Transcribe all records exactly.

##### Exercise materials #####

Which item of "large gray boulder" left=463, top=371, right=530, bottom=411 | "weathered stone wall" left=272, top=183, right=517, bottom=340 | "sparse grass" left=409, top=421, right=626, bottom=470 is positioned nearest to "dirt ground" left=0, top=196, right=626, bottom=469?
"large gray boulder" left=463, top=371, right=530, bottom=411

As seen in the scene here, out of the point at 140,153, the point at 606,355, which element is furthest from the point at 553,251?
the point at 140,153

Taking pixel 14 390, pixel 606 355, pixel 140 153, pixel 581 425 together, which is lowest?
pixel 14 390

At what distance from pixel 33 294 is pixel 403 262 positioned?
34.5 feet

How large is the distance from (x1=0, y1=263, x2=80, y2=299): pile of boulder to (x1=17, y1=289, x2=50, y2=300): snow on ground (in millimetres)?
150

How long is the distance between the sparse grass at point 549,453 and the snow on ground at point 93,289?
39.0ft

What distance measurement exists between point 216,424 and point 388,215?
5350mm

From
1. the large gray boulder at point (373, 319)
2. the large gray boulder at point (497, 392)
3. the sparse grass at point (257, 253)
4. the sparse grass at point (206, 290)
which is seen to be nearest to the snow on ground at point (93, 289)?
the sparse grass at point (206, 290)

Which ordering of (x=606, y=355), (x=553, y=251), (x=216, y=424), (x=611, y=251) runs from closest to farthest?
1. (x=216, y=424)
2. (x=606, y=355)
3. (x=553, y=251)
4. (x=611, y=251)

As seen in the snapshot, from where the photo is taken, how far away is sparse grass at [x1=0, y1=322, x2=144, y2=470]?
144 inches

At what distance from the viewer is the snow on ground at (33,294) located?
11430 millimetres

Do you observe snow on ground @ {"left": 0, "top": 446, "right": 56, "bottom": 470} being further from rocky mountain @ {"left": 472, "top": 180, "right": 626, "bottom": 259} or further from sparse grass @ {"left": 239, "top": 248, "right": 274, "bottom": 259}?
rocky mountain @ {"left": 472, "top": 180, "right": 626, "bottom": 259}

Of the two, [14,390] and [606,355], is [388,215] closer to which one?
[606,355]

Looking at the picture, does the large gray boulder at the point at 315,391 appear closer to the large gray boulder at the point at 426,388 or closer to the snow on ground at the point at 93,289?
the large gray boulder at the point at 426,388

#####

* **The answer**:
Which item of "large gray boulder" left=463, top=371, right=530, bottom=411 | "weathered stone wall" left=272, top=183, right=517, bottom=340 | "sparse grass" left=409, top=421, right=626, bottom=470 is positioned nearest to "dirt ground" left=0, top=196, right=626, bottom=469?
"large gray boulder" left=463, top=371, right=530, bottom=411

As seen in the scene here, out of the point at 140,153, the point at 606,355, which element is furthest from the point at 553,251?
the point at 140,153

Taking pixel 14 390, pixel 606 355, pixel 140 153, pixel 581 425 together, which is lowest?
pixel 14 390

At what distance from pixel 33 294 is pixel 403 262 positioned?
34.5 feet

How large is the distance from (x1=0, y1=263, x2=80, y2=299): pile of boulder to (x1=17, y1=289, x2=50, y2=300): snow on ground (in millimetres)?
150

How long is the distance between the sparse grass at point 549,453 and the snow on ground at point 93,289?
39.0ft

What distance measurement exists between point 216,424 and point 388,215?
5350mm

From
1. the large gray boulder at point (373, 319)
2. the large gray boulder at point (497, 392)
3. the sparse grass at point (257, 253)
4. the sparse grass at point (206, 290)
which is seen to be nearest to the snow on ground at point (93, 289)?
the sparse grass at point (206, 290)

Which ordering of (x=606, y=355), (x=553, y=251), (x=216, y=424), (x=611, y=251) runs from closest to farthest?
1. (x=216, y=424)
2. (x=606, y=355)
3. (x=553, y=251)
4. (x=611, y=251)

As seen in the snapshot, from where the photo is taken, how far away is sparse grass at [x1=0, y1=322, x2=144, y2=470]?
144 inches

At what distance from the viewer is the snow on ground at (33,294) located?
11430 millimetres

Do you observe snow on ground @ {"left": 0, "top": 446, "right": 56, "bottom": 470} being further from rocky mountain @ {"left": 472, "top": 180, "right": 626, "bottom": 259} or further from sparse grass @ {"left": 239, "top": 248, "right": 274, "bottom": 259}?
rocky mountain @ {"left": 472, "top": 180, "right": 626, "bottom": 259}

Of the two, [14,390] and [606,355], is [388,215] closer to which one?
[606,355]

Looking at the picture, does the large gray boulder at the point at 315,391 appear closer to the large gray boulder at the point at 426,388 or closer to the snow on ground at the point at 93,289?
the large gray boulder at the point at 426,388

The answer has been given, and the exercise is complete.